● **Selected passage**:
========================================================================

Will My Assault Case Go To Trial? If it Does What Can I Expect?
If you are taking part in a personal injury assault and battery case, it is not always going to make it to the point of a trial. Whether you are the accuser or the defendant, a personal injury lawyer will go over the specifics of your case with you to give you a better idea of whether or not a trial is in your future.
What Happens Before a Potential Trial
When you consult with a lawyer, he or she will ask you a wide range of questions about your case. They will also ask you questions about your medical history, including asking for contact information for your doctor to obtain your medical records. This is all in your best interest, as it helps better prepare your personal injury lawyer for whatever your legal opponent may throw at you.
It is certainly possible that your case will be settled before a trial, and you will never see the courtroom. But your personal injury lawyer wants to prepare for the possibility of a trial. If it happens that your case goes to trial, armed with the information that you provide him or her, your attorney will be in a strong position to represent you the best that they can.
Assault and battery claims must be brought about within a specified period of time. This time period varies by state, but is often up to around three years. Don't let this lull you into a state of complacency. If you have been assaulted, contact a personal injury lawyer as soon as you can. This will help you avoid any possible rushing and subsequent negligence trying to meet deadlines.
Once your personal injury lawyer has the information that they need, the legal process moves on to two other stages:
After the defendant is made aware that they are being sued, the “discovery stage” begins. This is when the lawyers on both sides will begin requesting documents from the other side. Be patient. In a worst case scenario, this stage could years. Not likely, but be prepared for it.

========================================================================

● **Work task 1**:
Using the passage on assault case trials, answer each question in a few words:
(a) Whose contact information does a lawyer request, and for what purpose?
(b) What time limit for bringing an assault and battery claim does the passage give as common?
(c) What do the lawyers on both sides do during the discovery stage?
● **Work task 2**: Proceed with the passage on assault case trials, picking up after its final sentence.
The material that comes next is from a separate source and is unrelated to the passage on assault case trials.

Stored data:
========================================================================

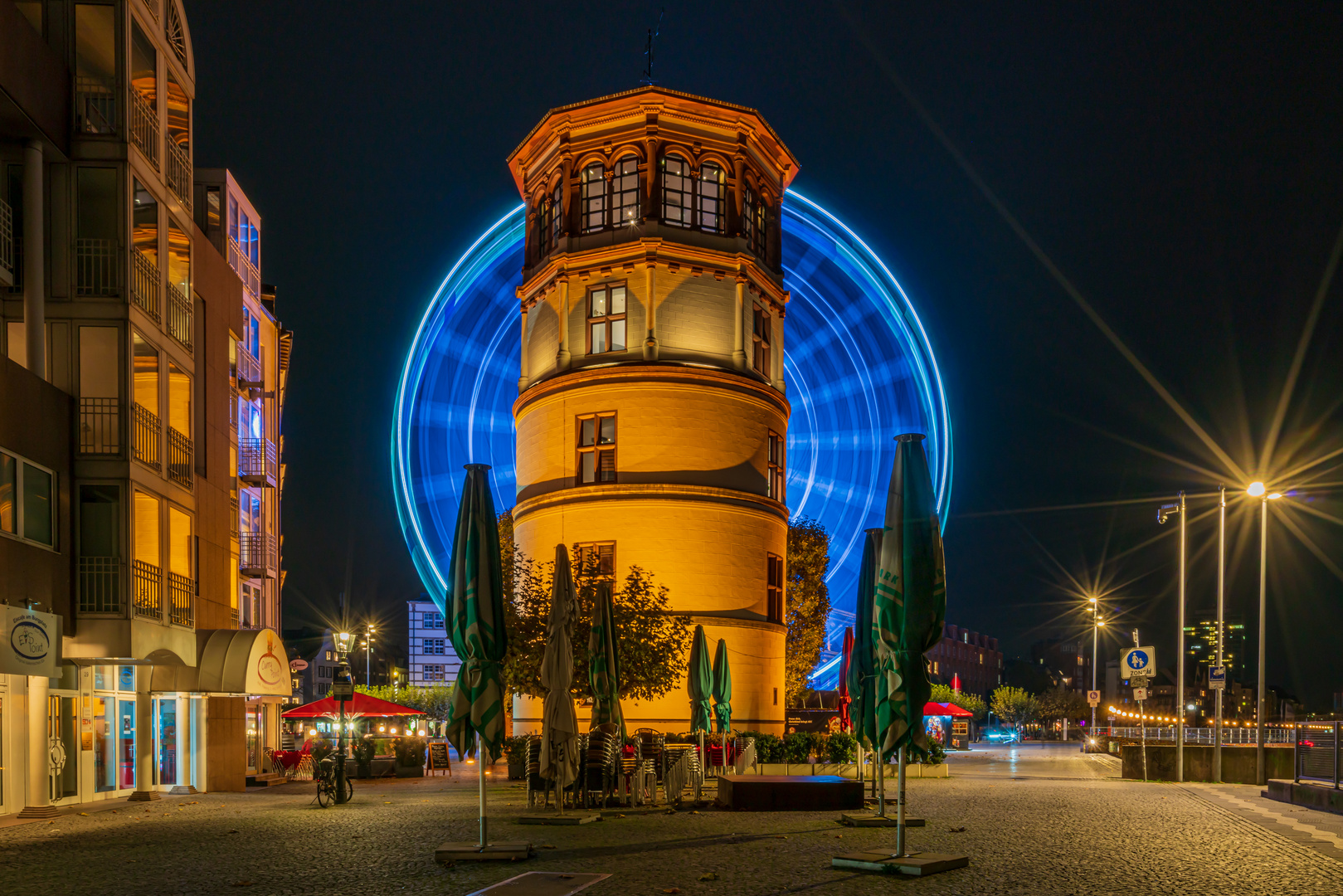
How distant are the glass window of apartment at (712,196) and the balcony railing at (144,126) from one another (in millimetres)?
15578

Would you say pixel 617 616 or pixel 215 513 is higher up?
pixel 215 513

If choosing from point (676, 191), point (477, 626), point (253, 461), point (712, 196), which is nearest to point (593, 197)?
point (676, 191)

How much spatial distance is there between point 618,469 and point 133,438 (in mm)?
14084

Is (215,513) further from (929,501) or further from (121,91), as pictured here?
(929,501)

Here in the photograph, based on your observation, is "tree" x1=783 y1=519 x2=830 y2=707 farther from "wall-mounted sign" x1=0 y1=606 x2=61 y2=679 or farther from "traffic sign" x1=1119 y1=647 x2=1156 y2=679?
"wall-mounted sign" x1=0 y1=606 x2=61 y2=679

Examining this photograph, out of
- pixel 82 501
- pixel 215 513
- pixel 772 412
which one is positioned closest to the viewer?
pixel 82 501

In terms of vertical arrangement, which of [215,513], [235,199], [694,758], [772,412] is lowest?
[694,758]

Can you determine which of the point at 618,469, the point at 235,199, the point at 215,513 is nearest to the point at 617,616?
the point at 618,469

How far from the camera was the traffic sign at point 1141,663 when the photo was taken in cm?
3250

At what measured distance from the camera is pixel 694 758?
77.6ft

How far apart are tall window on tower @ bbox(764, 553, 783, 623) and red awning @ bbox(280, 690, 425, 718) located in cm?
1039

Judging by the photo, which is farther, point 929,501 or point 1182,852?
point 1182,852

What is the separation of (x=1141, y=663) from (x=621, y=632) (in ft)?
44.2

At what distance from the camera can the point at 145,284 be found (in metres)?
24.8
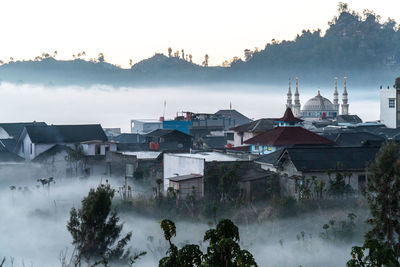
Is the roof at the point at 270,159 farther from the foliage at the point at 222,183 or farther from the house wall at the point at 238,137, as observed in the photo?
the house wall at the point at 238,137

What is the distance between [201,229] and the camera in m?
33.2

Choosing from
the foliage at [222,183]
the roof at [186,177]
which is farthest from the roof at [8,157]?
the foliage at [222,183]

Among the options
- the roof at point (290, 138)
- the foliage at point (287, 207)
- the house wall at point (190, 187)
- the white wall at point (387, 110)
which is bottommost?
the foliage at point (287, 207)

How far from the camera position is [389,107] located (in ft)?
245

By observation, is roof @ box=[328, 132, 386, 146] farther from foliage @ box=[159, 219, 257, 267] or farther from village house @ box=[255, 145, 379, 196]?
foliage @ box=[159, 219, 257, 267]

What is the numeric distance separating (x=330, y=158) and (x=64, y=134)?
29.5 metres

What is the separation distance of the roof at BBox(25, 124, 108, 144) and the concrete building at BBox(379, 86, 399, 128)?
3243cm

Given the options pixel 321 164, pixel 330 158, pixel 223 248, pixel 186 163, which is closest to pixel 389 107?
pixel 330 158

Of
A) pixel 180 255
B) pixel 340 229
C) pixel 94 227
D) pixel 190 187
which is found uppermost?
pixel 180 255

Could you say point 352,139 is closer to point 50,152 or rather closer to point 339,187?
point 339,187

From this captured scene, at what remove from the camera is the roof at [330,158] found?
35.5m

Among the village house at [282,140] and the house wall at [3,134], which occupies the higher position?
the village house at [282,140]

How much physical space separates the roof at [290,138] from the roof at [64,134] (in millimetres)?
17409

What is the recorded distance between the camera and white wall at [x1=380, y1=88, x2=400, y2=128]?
73438 mm
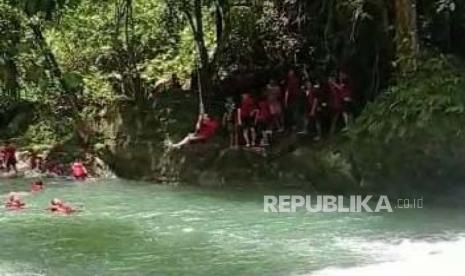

========================================================================

● **Answer box 1**:
(a) Your doctor's, to obtain your medical records.
(b) Often up to around three years, though it varies by state.
(c) They begin requesting documents from the other side.

● **Answer box 2**:
You will get a good idea as to whether a trial is in your future when the settlement negotiations commence. If the defendant accepts responsibility for his or her actions, it’s just a matter of bother personal injury lawyers to agree upon the details of a settlement. But if the defendant sticks to a stance of innocence, your next step is a trial.
What to Expect from a Trial
Most reasonable people would rather avoid a trial. Even if you are adamant about justice being served, a trial can be a long and exhausting process. Plus, you need to be prepared for things to get nasty and even personal. The opposing legal team will investigate your background and attempt to embarrass you with private information on the witness stand.
Once the trial is finished, a judgment will be handed down by the court. If you have won, it is still possible that you are not finished, believe it or not. The defendant may not follow through on their legal obligations. If so, you and your personal injury lawyer will have to take further steps to enforce the judgment.